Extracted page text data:
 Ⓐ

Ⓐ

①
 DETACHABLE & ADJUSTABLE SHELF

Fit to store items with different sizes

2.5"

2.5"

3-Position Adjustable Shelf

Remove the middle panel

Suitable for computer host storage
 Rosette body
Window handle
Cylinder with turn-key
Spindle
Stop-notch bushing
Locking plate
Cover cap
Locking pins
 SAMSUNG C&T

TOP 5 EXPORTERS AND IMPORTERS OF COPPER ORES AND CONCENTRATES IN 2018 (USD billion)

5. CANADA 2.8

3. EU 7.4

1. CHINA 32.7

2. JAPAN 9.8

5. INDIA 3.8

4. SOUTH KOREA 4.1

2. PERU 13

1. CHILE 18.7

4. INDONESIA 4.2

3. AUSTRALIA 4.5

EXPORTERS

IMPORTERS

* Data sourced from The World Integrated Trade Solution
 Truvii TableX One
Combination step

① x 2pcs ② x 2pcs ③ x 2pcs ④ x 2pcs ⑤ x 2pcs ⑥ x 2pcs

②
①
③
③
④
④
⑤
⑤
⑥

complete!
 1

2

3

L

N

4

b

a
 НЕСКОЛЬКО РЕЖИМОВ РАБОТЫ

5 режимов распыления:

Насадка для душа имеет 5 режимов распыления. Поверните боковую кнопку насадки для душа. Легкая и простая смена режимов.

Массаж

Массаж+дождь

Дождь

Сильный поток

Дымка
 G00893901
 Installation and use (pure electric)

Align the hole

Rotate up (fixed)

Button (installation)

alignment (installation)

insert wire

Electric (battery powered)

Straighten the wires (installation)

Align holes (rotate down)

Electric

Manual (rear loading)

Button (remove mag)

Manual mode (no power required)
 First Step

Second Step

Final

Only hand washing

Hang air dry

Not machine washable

Exercise brief: Every word in the records must appear in your copy exactly as it does above.

Task answer:
 Ⓐ

Ⓐ

①
 DETACHABLE & ADJUSTABLE SHELF

Fit to store items with different sizes

2.5"

2.5"

3-Position Adjustable Shelf

Remove the middle panel

Suitable for computer host storage
 Rosette body
Window handle
Cylinder with turn-key
Spindle
Stop-notch bushing
Locking plate
Cover cap
Locking pins
 SAMSUNG C&T

TOP 5 EXPORTERS AND IMPORTERS OF COPPER ORES AND CONCENTRATES IN 2018 (USD billion)

5. CANADA 2.8

3. EU 7.4

1. CHINA 32.7

2. JAPAN 9.8

5. INDIA 3.8

4. SOUTH KOREA 4.1

2. PERU 13

1. CHILE 18.7

4. INDONESIA 4.2

3. AUSTRALIA 4.5

EXPORTERS

IMPORTERS

* Data sourced from The World Integrated Trade Solution
 Truvii TableX One
Combination step

① x 2pcs ② x 2pcs ③ x 2pcs ④ x 2pcs ⑤ x 2pcs ⑥ x 2pcs

②
①
③
③
④
④
⑤
⑤
⑥

complete!
 1

2

3

L

N

4

b

a
 НЕСКОЛЬКО РЕЖИМОВ РАБОТЫ

5 режимов распыления:

Насадка для душа имеет 5 режимов распыления. Поверните боковую кнопку насадки для душа. Легкая и простая смена режимов.

Массаж

Массаж+дождь

Дождь

Сильный поток

Дымка
 G00893901
 Installation and use (pure electric)

Align the hole

Rotate up (fixed)

Button (installation)

alignment (installation)

insert wire

Electric (battery powered)

Straighten the wires (installation)

Align holes (rotate down)

Electric

Manual (rear loading)

Button (remove mag)

Manual mode (no power required)
 First Step

Second Step

Final

Only hand washing

Hang air dry

Not machine washable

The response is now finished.